Acara berjalan lancar, dua lagu sudah kami bawakan. Hanya tersisa satu lagu terakhir sebagai penutupan. Hari semakin malam, suasana semakin syahdu, kami putuskan untuk menyanyikan lagu dari Chrisye, Pergilah kasih.

Pergilah kasih, kejarlah keinginanmu

selagi masih ada waktu

jangan hiraukan diriku

aku rela berpisah, demi untuk dirimu.

semoga tercapai segala keinginanmu

Suara merdu Aruni terdengar jelas bahwa ia sedang menahan tangisnya. Dan benar saja, dia tak sanggup melanjutkan nyanyiannya. Aku menyambungkan suara untuk menyelesaikan nyanyiannya. Aku menatap dalam Aruna, Asta menghampirinya dan memeluknya sambil turut bernyanyi bersamaku dan bersama semua hadirin yang sudah menyalakan flash dari hp mereka. Aku memalingkan tatapanku dan berkata perlahan untuk mengobati rasa sakitku, "aku punya si pemilik amplop biru, aku akan baik-baik saja". Di samping panggung, aku mendapati Zia yang menatapku, aku tak tau arti dari tatapannya.

    Aku menuruni panggung setelah lagu penutupan selesai, Asta terlihat masih mencoba untuk menenangkan Aruna. Aku memilih untuk mencari sebotol Air mineral untuk menghilangkan dahaga yang sudah tidak tertahankan, aku sudah lama tidak bernyanyi. Tiba-tiba dari atas panggung terdengar suara dari Keyboard Asta, jarakku dengan panggung cukup jauh, sekitar 15 meter tetapi  masih terlihat jelas bahwa Asta masih berada diatas panggung, memainkan keyboardnya dan Aruna sudah kembali memegang micnya.

If you don't mind

Can you tell me

All your hopes and fears

And everything that you believe in

Would you make a difference in the world

I'd love for you to take me to a deeper conversation

Only you can make me

I've let my guard down for you

And in time you will too

Lapangan yang awalnya hampir kosong, kembali terisi. Penonton seperti enggan meninggalkan Aruna bernyanyi sendiri.

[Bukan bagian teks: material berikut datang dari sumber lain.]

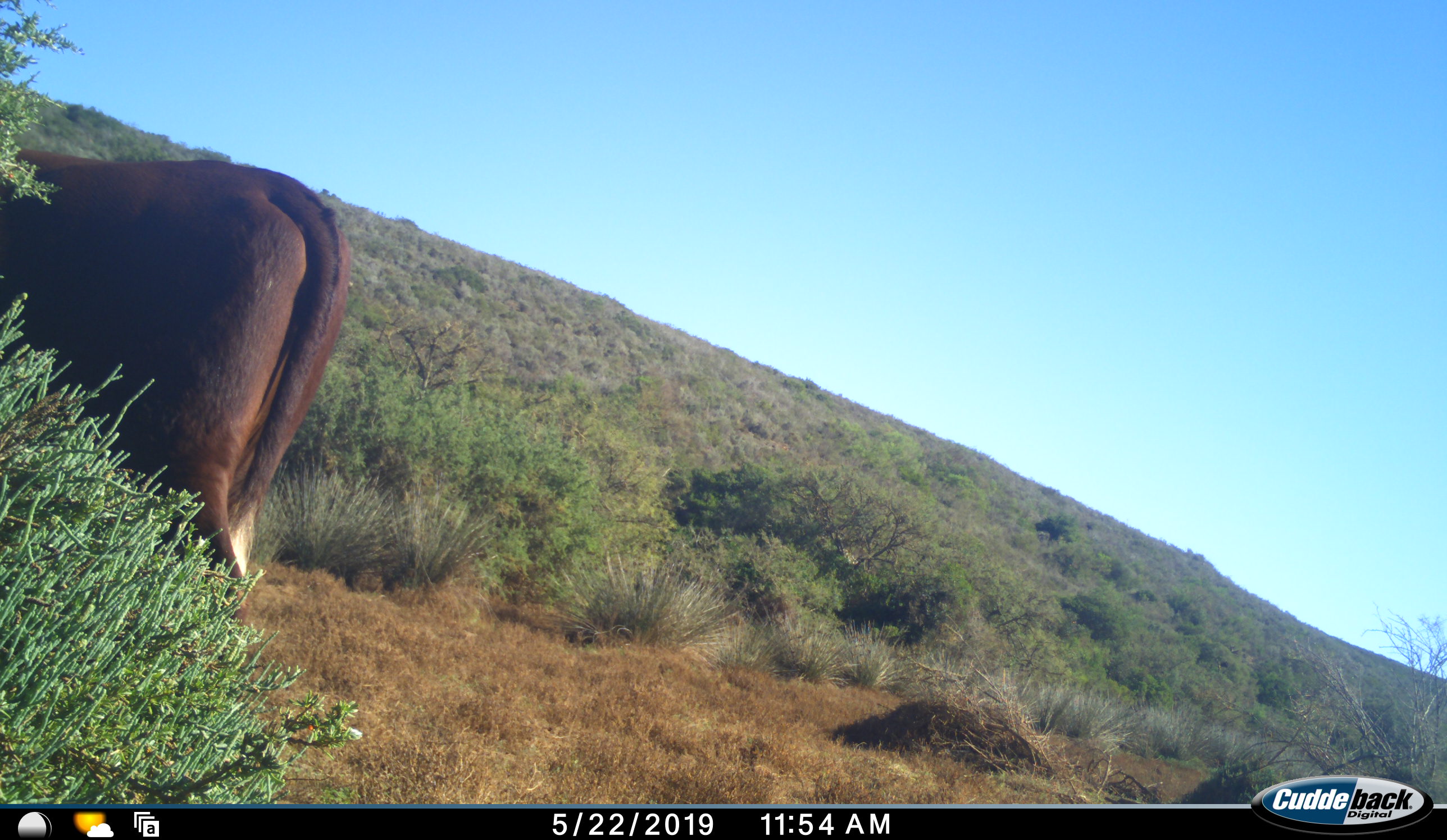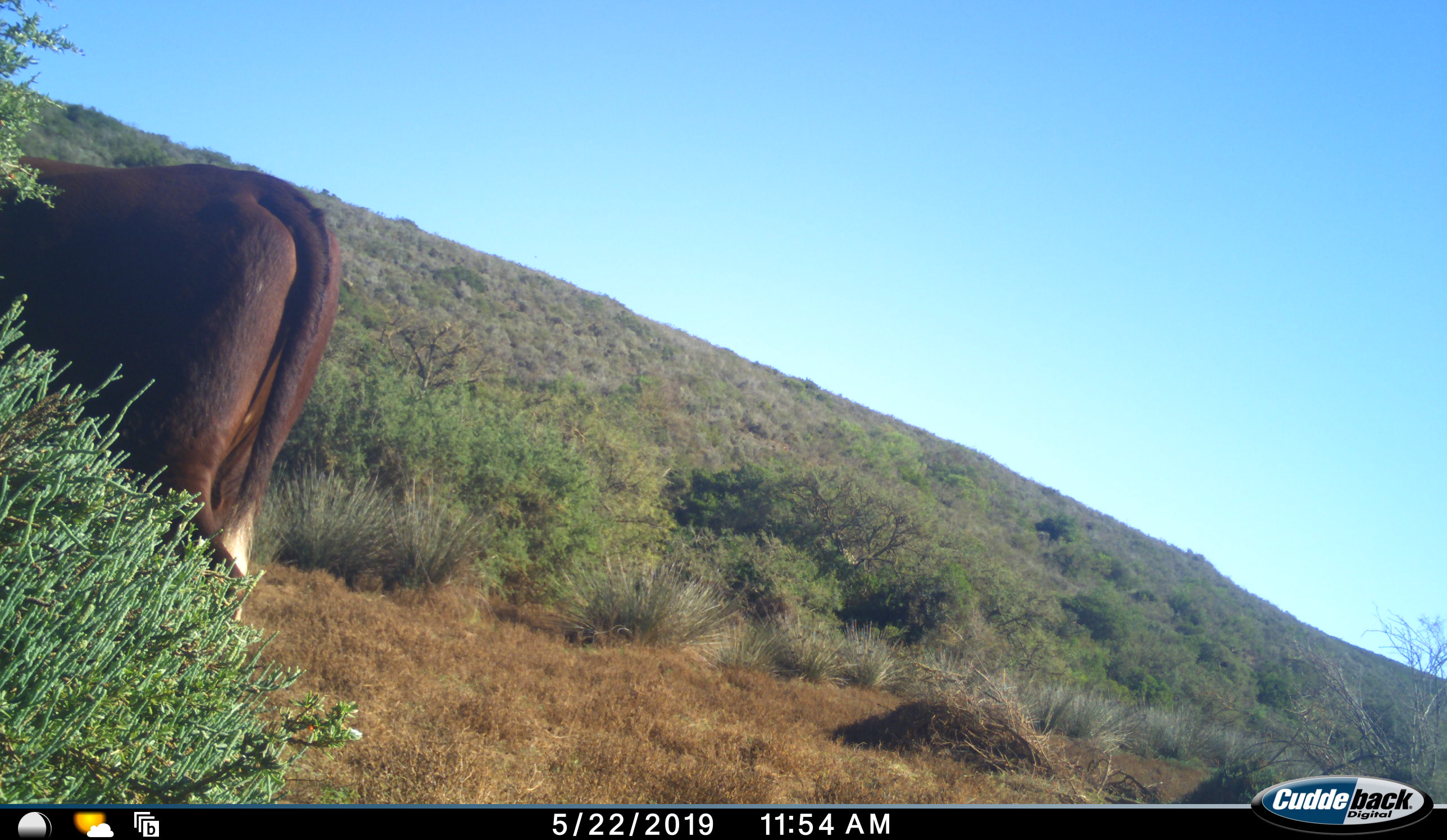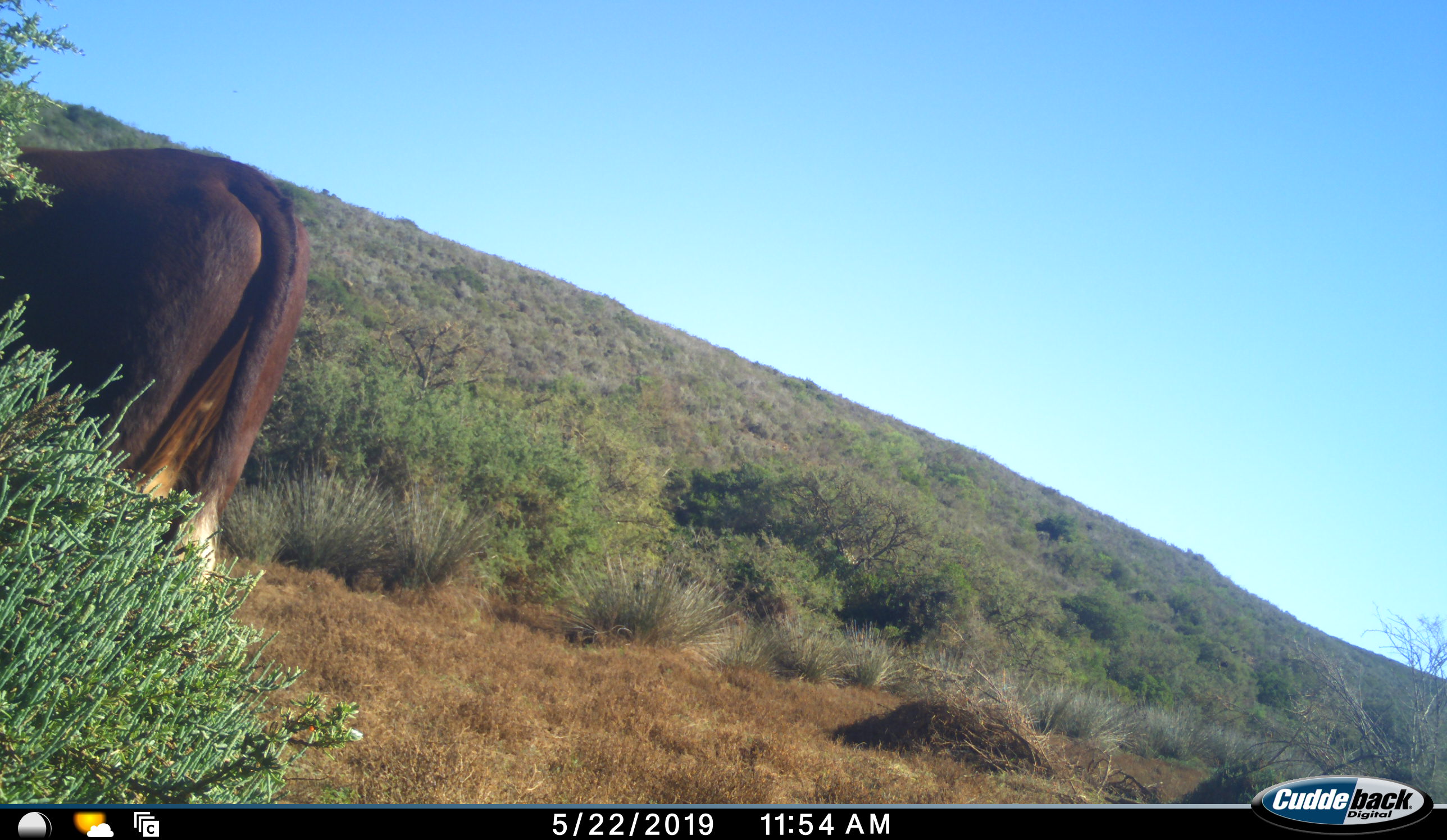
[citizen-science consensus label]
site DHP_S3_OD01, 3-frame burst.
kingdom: Animalia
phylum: Chordata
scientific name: Vertebrata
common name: domestic animal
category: domesticanimal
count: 1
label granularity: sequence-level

    "Tunggu... liriknya..."

Aku berlari sekencang-kencangnya, menaiki puluhan tangga tanpa berhenti, bahkan aku melompati 2 tangga sekaligus. Aku membuka lokerku dengan kasar dan mengacak-acak semua amplop biru, mencari surat kedua yang pernah kuterima. Tiba-tiba semua menjadi hening, bukan hanya karena lagu yang dinyanyikan Aruna telah berakhir, tetapi juga karena kepalaku terasa seperti diduduki oleh puluhan gajah, berat. Aku segera menyadarkan buru-buru aku berlari menuruni tangga, menuju ke arah panggung, sampai di depan panggung aku disambut oleh bogem mentah dari Asta.

    "Ah kamu tuh gimana sih?! Aruna tuh cinta sama kamu! Aruna yang menulis puluhan surat yang ada di lokermu!" Asta tak berhenti memukul, aku bahkan tak sempat menghitung jumlah pukulan yang mendarat di wajahku.

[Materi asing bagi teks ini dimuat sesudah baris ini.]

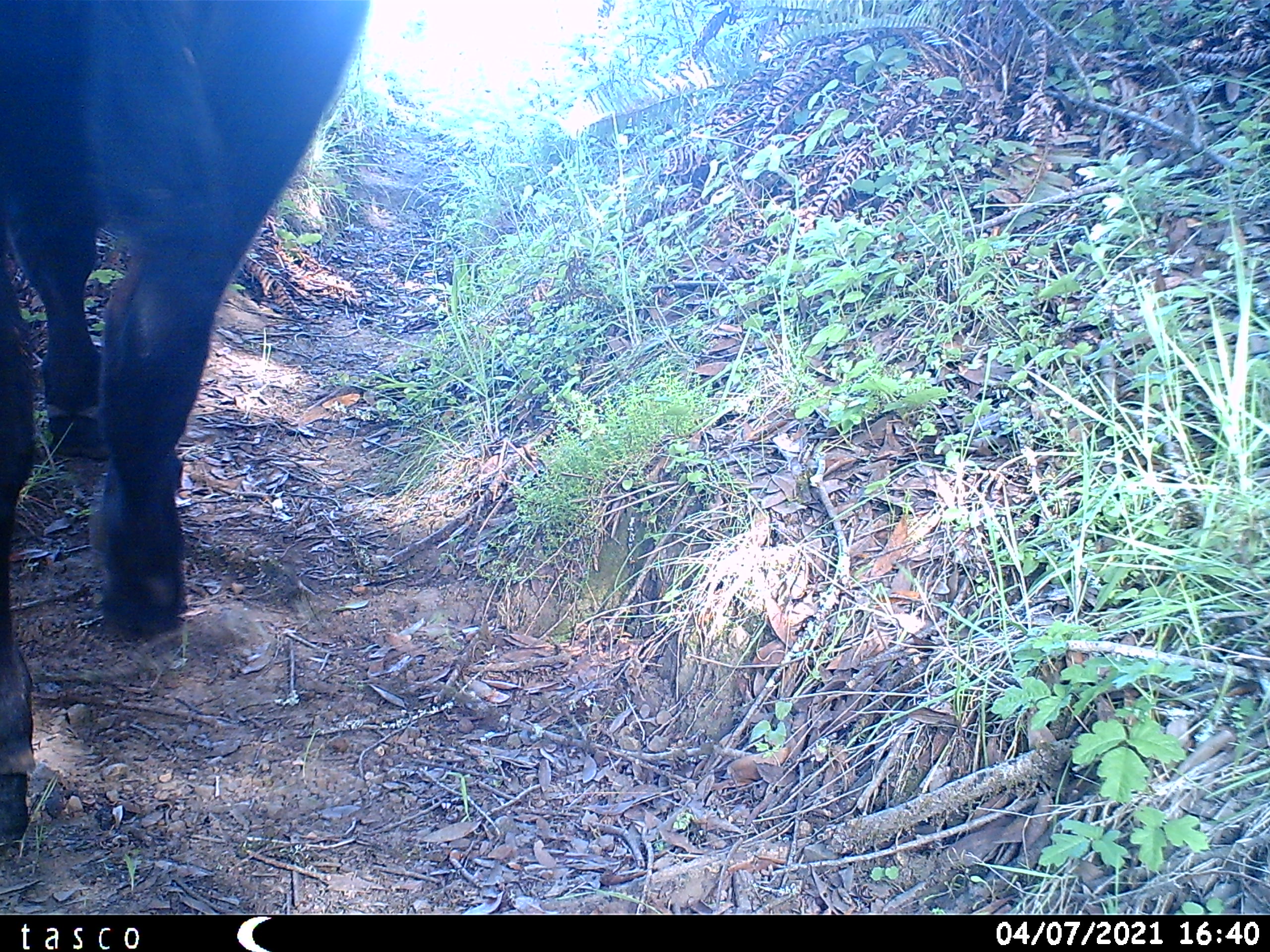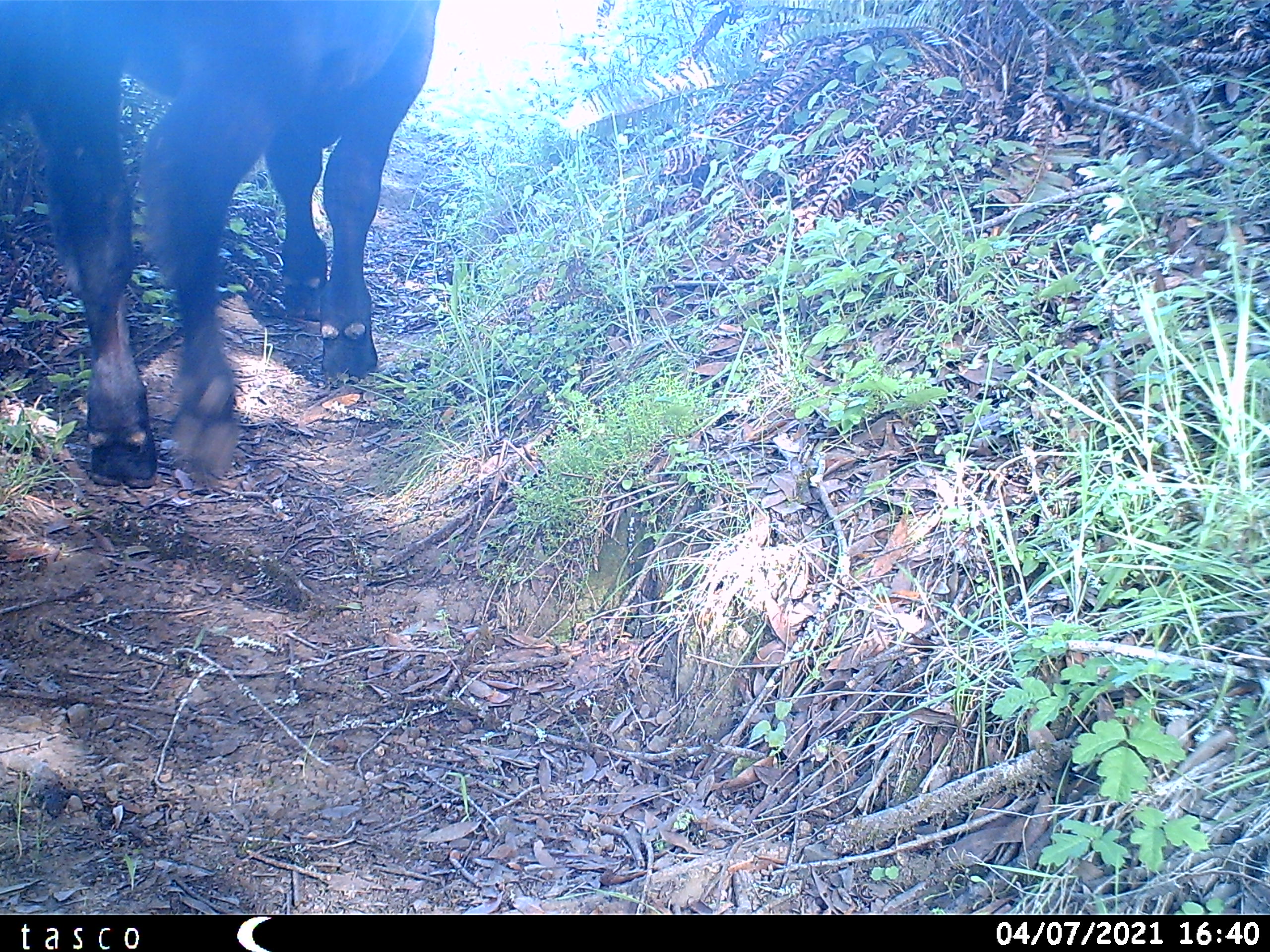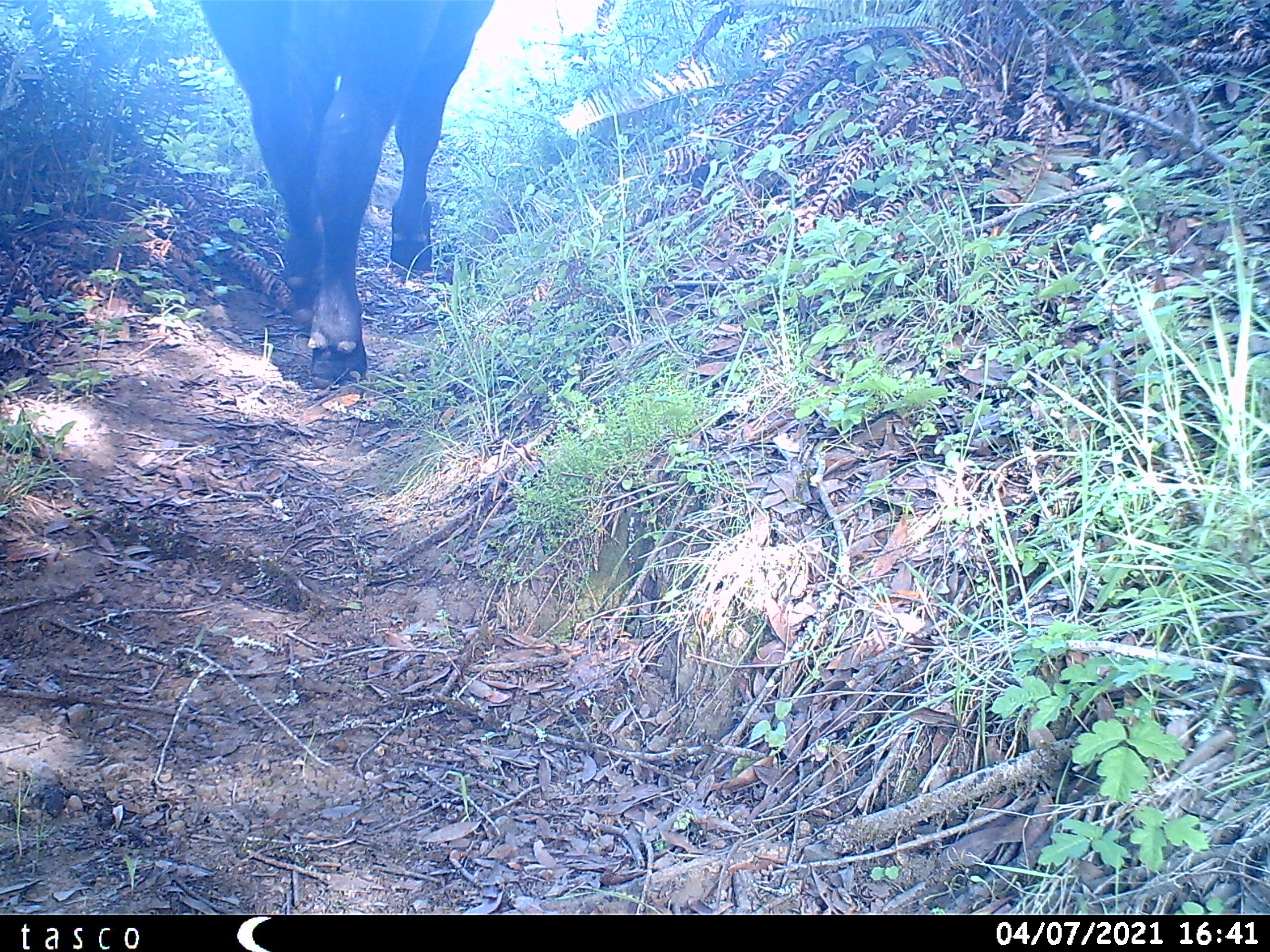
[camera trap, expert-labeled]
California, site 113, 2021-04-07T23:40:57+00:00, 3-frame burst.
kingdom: Animalia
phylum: Chordata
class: Mammalia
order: Artiodactyla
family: Suidae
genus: Sus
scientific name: Sus scrofa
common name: wild boar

TUUUUUUUUUUTTTTTTTT...!!!!

    Seketika lamunanku ditendang oleh bunyi kereta datang, aku bergegas memasukan hpku ke dalam saku dan membiarkan earphone tetap terpasang di telingaku. Sejak saat itu, aku tak pernah bertemu Aruna lagi, aku terlambat dan aku sungguh menyesali kebodohanku. Aku berjalan memasuki kereta, mengambil posisi ternyaman dan melempar pandangan keluar, dari peron sebelah terlihat gadis berambut pendek, berwajah bulat dan mengenakan jaket yang sangat aku familiar bagiku. "ARUNA!" pekikku dan berusaha untuk turun dari kereta, lagi dan lagi. Aku terlambat.